Excerpt to read
=======

BitMar: Low-Bit Multimodal Fusion with Episodic Memory for Edge Devices

Euhid Aman, Esteban Carlin, Hsing-Kuo Kenneth Pao, Giovanni Beltrame, Ghaluh Indah Permata Sari, Yie-Tarng Chen


Abstract
Cross-attention transformers and other multimodal vision-language models excel at grounding and generation; however, their extensive, full-precision backbones make it challenging to deploy them on edge devices. Memory-augmented architectures enhance the utilization of past context; however, most works rarely pair them with aggressive edge-oriented quantization. We introduce BitMar, a quantized multimodal transformer that proposes an external human-like episodic memory for effective image-text generation on hardware with limited resources. BitMar utilizes 1.58-bit encoders, one for text (BitNet-style) and one for vision (DiNOv2-based), to create compact embeddings that are combined and used to query a fixed-size key-value episodic memory. During vector retrieval, the BitNet decoder applies per‐layer conditioning, which increases the contextual relevance of generated content. The decoder also employs attention sinks with a sliding‐window mechanism to process long or streaming inputs under tight memory budgets. The combination of per-layer conditioning and sliding-window attention achieves a strong quality–speed trade–off, delivering competitive captioning and multimodal understanding at low latency with a small model footprint. These characteristics make BitMar well-suited for edge deployment.

=======

Extracted entries

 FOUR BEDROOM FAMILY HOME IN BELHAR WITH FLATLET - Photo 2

=======

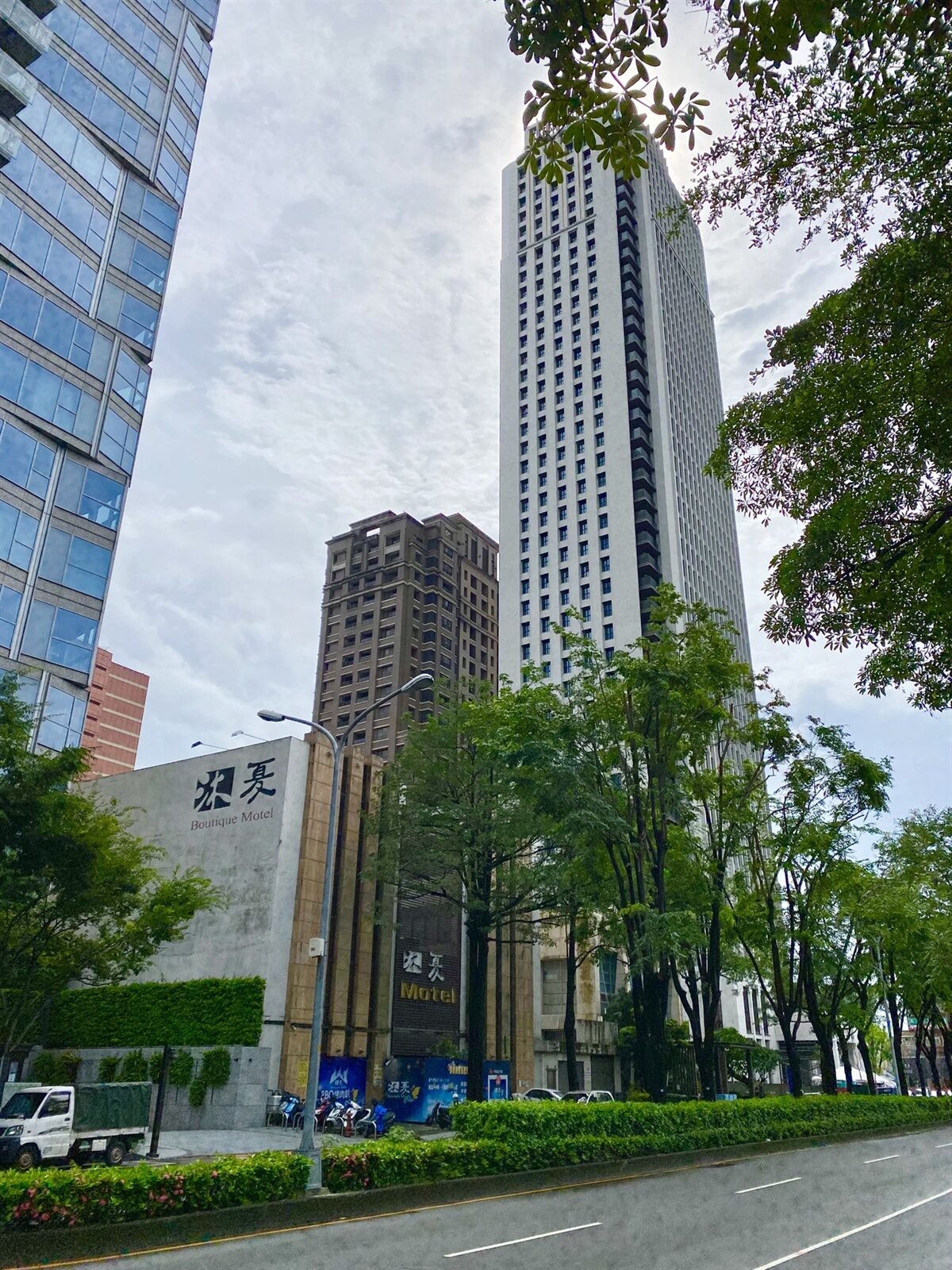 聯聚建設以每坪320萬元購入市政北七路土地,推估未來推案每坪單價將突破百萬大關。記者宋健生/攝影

=======

Activity list
1) In the BitMar abstract, what model is the vision encoder based on?
2) Carry the BitMar paper on from its final sentence.

Answers to the tasks
1) DiNOv2.

2)
Anthology ID:
2025.babylm-main.11
Volume:
Proceedings of the First BabyLM Workshop
Month:
November
Year:
2025
Address:
Suzhou, China
Editors:
Lucas Charpentier, Leshem Choshen, Ryan Cotterell, Mustafa Omer Gul, Michael Y. Hu, Jing Liu, Jaap Jumelet, Tal Linzen, Aaron Mueller, Candace Ross, Raj Sanjay Shah, Alex Warstadt, Ethan Gotlieb Wilcox, Adina Williams
Venue:
BabyLM
SIG:
Publisher:
Association for Computational Linguistics
Note:
Pages:
147–154
Language:
URL:
https://preview.aclanthology.org/ingest-emnlp/2025.babylm-main.11/
DOI:
Bibkey:
Cite (ACL):
Euhid Aman, Esteban Carlin, Hsing-Kuo Kenneth Pao, Giovanni Beltrame, Ghaluh Indah Permata Sari, and Yie-Tarng Chen. 2025. BitMar: Low-Bit Multimodal Fusion with Episodic Memory for Edge Devices. In Proceedings of the First BabyLM Workshop, pages 147–154, Suzhou, China. Association for Computational Linguistics.
Cite (Informal):
BitMar: Low-Bit Multimodal Fusion with Episodic Memory for Edge Devices (Aman et al., BabyLM 2025)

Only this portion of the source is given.